» **The exercise**: Reproduce, without any change, everything in the material below from the line containing "Is it accurate" down to the line containing "Answer: the point", both of those lines included.

» **Material provided**:
-- START --

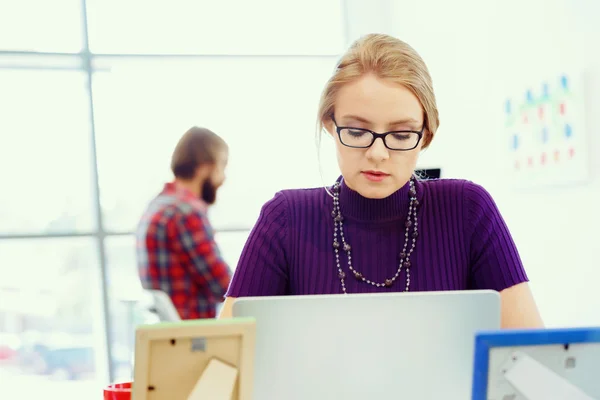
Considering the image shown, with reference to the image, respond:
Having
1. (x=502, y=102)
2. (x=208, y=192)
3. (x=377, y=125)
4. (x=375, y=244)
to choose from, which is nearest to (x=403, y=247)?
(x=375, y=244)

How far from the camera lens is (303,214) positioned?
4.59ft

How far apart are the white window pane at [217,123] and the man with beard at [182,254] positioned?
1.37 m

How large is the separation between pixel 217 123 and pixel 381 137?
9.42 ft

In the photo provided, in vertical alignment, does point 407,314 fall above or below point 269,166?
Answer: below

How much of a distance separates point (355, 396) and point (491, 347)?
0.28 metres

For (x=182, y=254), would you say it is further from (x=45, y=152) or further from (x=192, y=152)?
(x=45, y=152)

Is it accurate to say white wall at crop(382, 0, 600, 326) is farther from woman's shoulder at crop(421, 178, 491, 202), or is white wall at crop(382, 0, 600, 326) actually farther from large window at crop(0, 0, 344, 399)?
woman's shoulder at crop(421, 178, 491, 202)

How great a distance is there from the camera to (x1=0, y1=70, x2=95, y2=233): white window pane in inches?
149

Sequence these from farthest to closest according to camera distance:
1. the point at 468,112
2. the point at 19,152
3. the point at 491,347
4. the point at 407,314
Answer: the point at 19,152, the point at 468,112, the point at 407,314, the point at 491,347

-- END --
-- START --

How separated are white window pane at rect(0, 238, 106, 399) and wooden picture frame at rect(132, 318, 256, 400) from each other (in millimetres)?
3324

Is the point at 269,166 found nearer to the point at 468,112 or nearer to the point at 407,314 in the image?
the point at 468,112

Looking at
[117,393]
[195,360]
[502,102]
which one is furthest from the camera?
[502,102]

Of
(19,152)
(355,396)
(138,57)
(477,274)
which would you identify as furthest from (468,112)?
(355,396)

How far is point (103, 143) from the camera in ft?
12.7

-- END --

» **Written response**:
Is it accurate to say white wall at crop(382, 0, 600, 326) is farther from woman's shoulder at crop(421, 178, 491, 202), or is white wall at crop(382, 0, 600, 326) actually farther from large window at crop(0, 0, 344, 399)?
woman's shoulder at crop(421, 178, 491, 202)

How great a distance is there from the camera to (x1=0, y1=70, x2=95, y2=233): white window pane in inches?
149

Sequence these from farthest to closest according to camera distance:
1. the point at 468,112
2. the point at 19,152
3. the point at 491,347
4. the point at 407,314
Answer: the point at 19,152, the point at 468,112, the point at 407,314, the point at 491,347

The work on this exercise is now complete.